Cinema Context as Linked Open Data¶
CC as Linked Data offers opportunities for broadening and renewing historical and cultural research, which is less feasible with the current SQL format. It allows linking data from the database to a range of external data: about buildings, persons, heritage objects and locations, as for example in recent research that relates demographic data about Amsterdam to the locations of cinemas in order to learn more about historical film audiences. In the Digital Humanities and Cultural Heritage communities there is a need to be able to query CC data in connection with such external data via a sparql endpoint.
DANS has financed a ‘Klein dataproject’ (small data project) that has allowed the conversion of the SQL database into Linked Open Data. To this end, Menno den Engelse has created export scripts. These scripts not only have converted the data into high quality RDF, but these scripts can be used for regular updates. Moreover, these scripts are a starting point for converting the international databases set up according to the CC data model to RDF.
The project is collaboration between the CC editorial staff, the DPC, and Islands of Meaning, a one-man company owned by Menno den Engelse, programmer and data maker specialising in RDF. The selection of appropriate vocabularies and thesauri required a close collaboration between data specialists and domain experts. Moreover, the collaboration has functioned as de facto training in working with RDF; the export scripts can be executed and adapted by CC’s own administrators and editors at the end of the project.
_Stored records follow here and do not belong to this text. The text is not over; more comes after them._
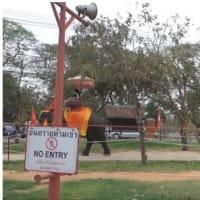 津波直前、ゾウが観光客乗せ高台に タイ南部で難逃れる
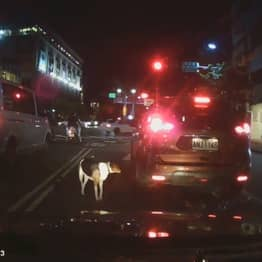 Helpless Dog Chases Car After Owner Abandons It In Street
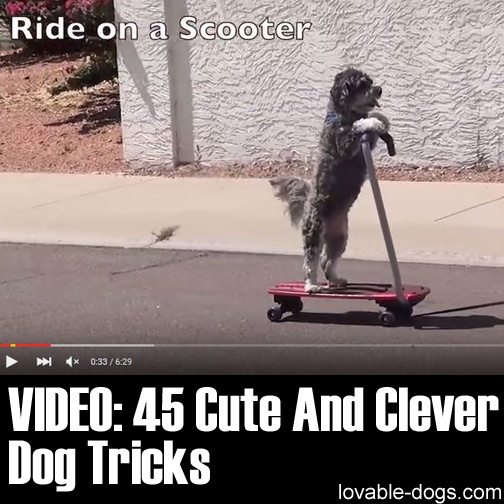 Video - 45 Cute And Clever Dog Tricks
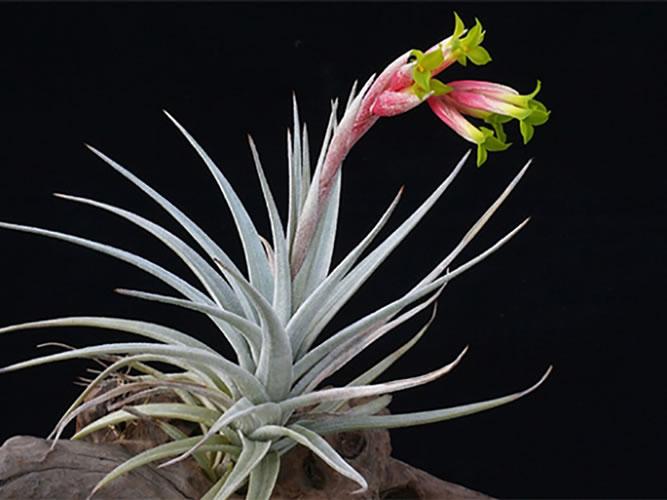 ハーマンミラーストアに「変な植物」のポップアップショップ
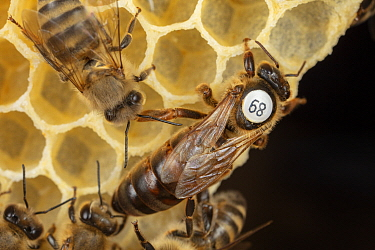Honey Bee (Apis mellifera) queen with id marker, Germany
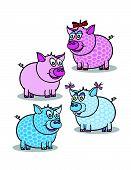Pink And Blue Piggy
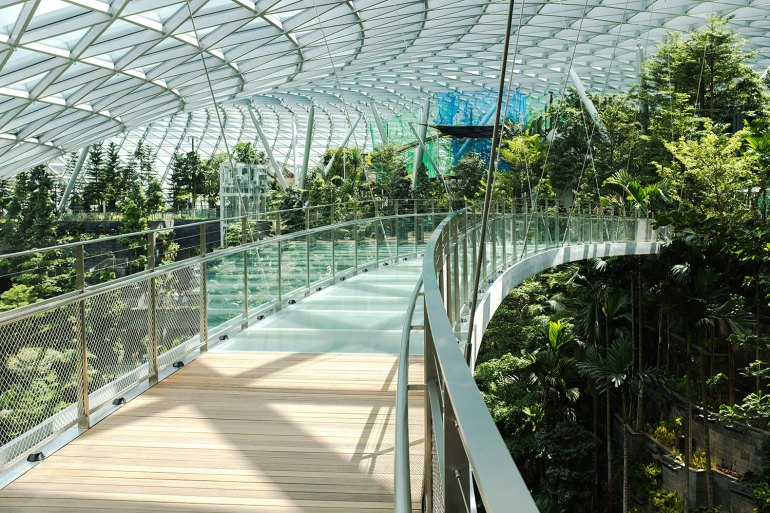 Jewel Changi Airport's Canopy Park is spread over 14,000 square metres and is home to more than 1400 trees and palms.
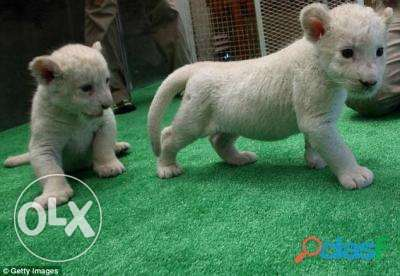 White Cute Lion and Tiger cubs available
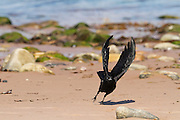 Carrion crow taking off from the beach at Cromarty, on the Black Isle, Scotland.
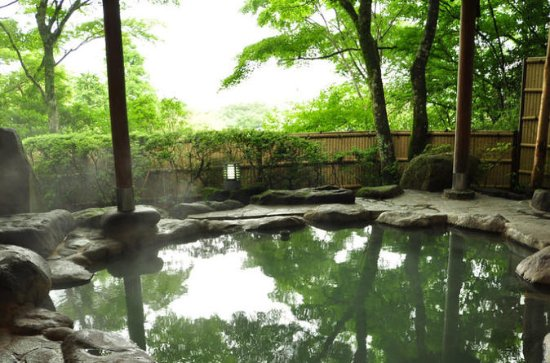 Relaxing Hot Spring Tour in Beitou...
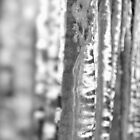 Icicles by Sarah Howarth [ Photography ]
The project was divided into the following phases:
Modelling data: Determine which thesauri and vocabularies to use in a balance between a practical, workable model that developers and researchers can work with and precision / complexity. Determine URI strategy: existing CC permalinks can be used.
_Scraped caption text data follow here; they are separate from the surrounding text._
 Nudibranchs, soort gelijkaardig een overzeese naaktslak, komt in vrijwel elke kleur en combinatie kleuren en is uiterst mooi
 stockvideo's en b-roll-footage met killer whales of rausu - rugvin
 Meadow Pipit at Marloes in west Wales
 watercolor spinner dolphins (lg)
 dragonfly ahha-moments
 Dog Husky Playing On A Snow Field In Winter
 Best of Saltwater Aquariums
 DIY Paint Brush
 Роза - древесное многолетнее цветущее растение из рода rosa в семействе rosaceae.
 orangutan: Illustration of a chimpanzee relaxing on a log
Writing export scripts: The export scripts retrieve data from the MySQL database and, using the vocabularies chosen above, write rdf-statements to turtle files.
Quality analysis SPARQL queries: Via a number of queries we test the RDF data for usability and completeness.
Making connections: Linked data deserves its fifth star when linked to resources elsewhere. This already happens occasionally (film titles linked to Internet Movie Database), but more entities can be linked to external identifiers. We tackled a number of quickwins. [ADD EXAMPLES] Facilitating the linking to Wikidata, a Wikidata Cinema Context ID property has been created.
Demonstration application: To test whether we have indeed created a practical and workable model, we created a small application that shows all Amsterdam cinemas and the films shown there within the Amsterdam Time Machine.
Modifications MySQL database and Cinema Context Editor: The Cinema Context Editor was developed in 2018, with funding from the Amsterdam University Fund, to facilitate CC’s editorial staff in correcting and entering data. Converting the CC database to Linked data has required some adjustments to the original MySQL database and the Cinema Context Editor.
Publish: The data will be publicly available via a sparql endpoint at https://data.create.humanities.uva.nl/, and also deposited at DANS. The export scripts are available in an online repository on GitLab. The entire conversion process is described on this current documentation page (https://uvacreate.gitlab.io/cinema-context/cinema-context-rdf/).